■ **Exercise text**:
Session Abstract:
David Broadbent, Business Process Consultant, Parity Solutions on How to Overcome Resistance to Change in Change Programs
There have been many papers written about how business process management can yield benefits to organizations but not enough about dealing with the people aspects of change. David Broadbent presented a case study at the OMG BPM Think Tank in Putten Holland in November 2008 looking at the aspects of culture on change programs, describing culture as the ‘forgotten variable’ in change programs. Following ongoing work with a number of clients this talk will take some of the thoughts he presented to the next stage, namely how to resolve the ‘Resistance to change’.
After the lunch break, David Broadbent is up, talking about the cultural implications of change. David picks up on the engineering theme from this morning, says his engineering background led him into process focused work.
David opens with the black cloud (recession) that is over industry. The pressure for efficiency, survival. This is driving BPM. David believes culture is often the forgotten piece to change. Frequent issues: lack of communication, lack of end-to-end ownership, lack of understanding of end-to-end process, resulting in “blame culture”.
David introduces the “doom merchant”, the guy who spreads fear in response to change. The doom merchant’s actions incite resistance.
Classic types of resistance: Refusal (verbal and non-verbal), Denial, and Obstruction (deliberate and non-deliberate). New type, brought out by this recession is Apathy. David likens apathy to being punch-drunk. After going through 2-3 rounds of cuts, people just don’t care. In fact, they’d like to leave, but can’t because jobs aren’t available. Another aspect is fear of being next. People with time (or interest) to help, won’t volunteer to help, because they don’t want to call attention to having free time.
David is transitioning to approach. He calls out that there isn’t one methodology for BPM. Not every method will work in every situation. For example, you can’t apply a manufacturing oriented approach for a highly variable environment such as an emergency room.

■ **Task prompt**:
Update the notes on resistance to change: write out the passage from "David introduces the" up to and including "having free time.", replacing "doom merchant" with "scaremonger".

■ **Data block**:
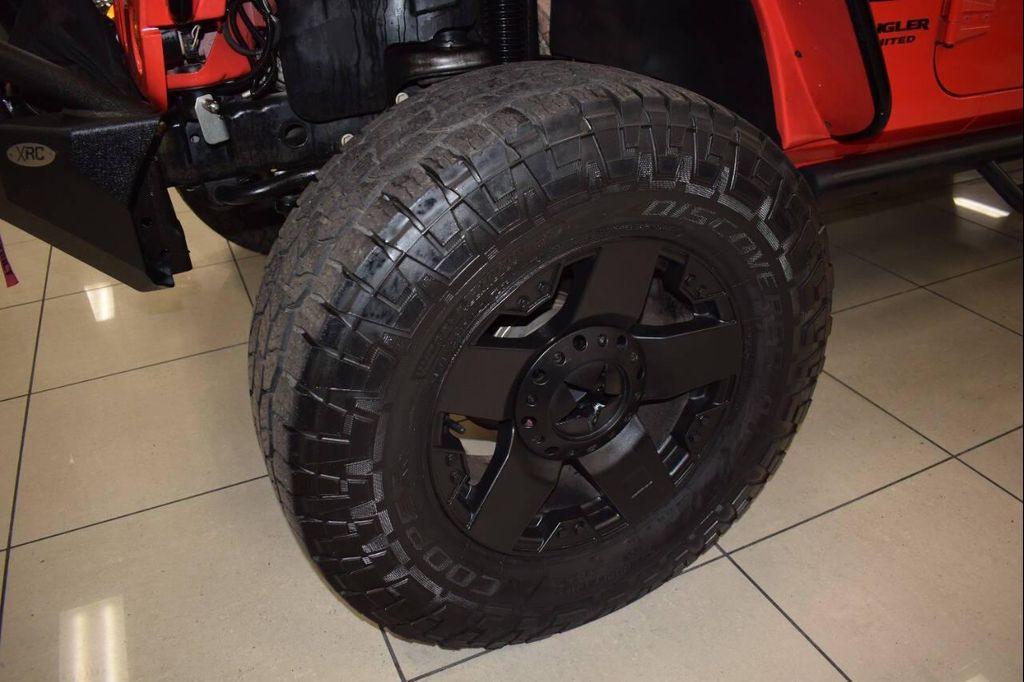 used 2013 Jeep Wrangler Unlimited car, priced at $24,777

■ **Problem solution**:
David introduces the “scaremonger”, the guy who spreads fear in response to change. The scaremonger’s actions incite resistance.
Classic types of resistance: Refusal (verbal and non-verbal), Denial, and Obstruction (deliberate and non-deliberate). New type, brought out by this recession is Apathy. David likens apathy to being punch-drunk. After going through 2-3 rounds of cuts, people just don’t care. In fact, they’d like to leave, but can’t because jobs aren’t available. Another aspect is fear of being next. People with time (or interest) to help, won’t volunteer to help, because they don’t want to call attention to having free time.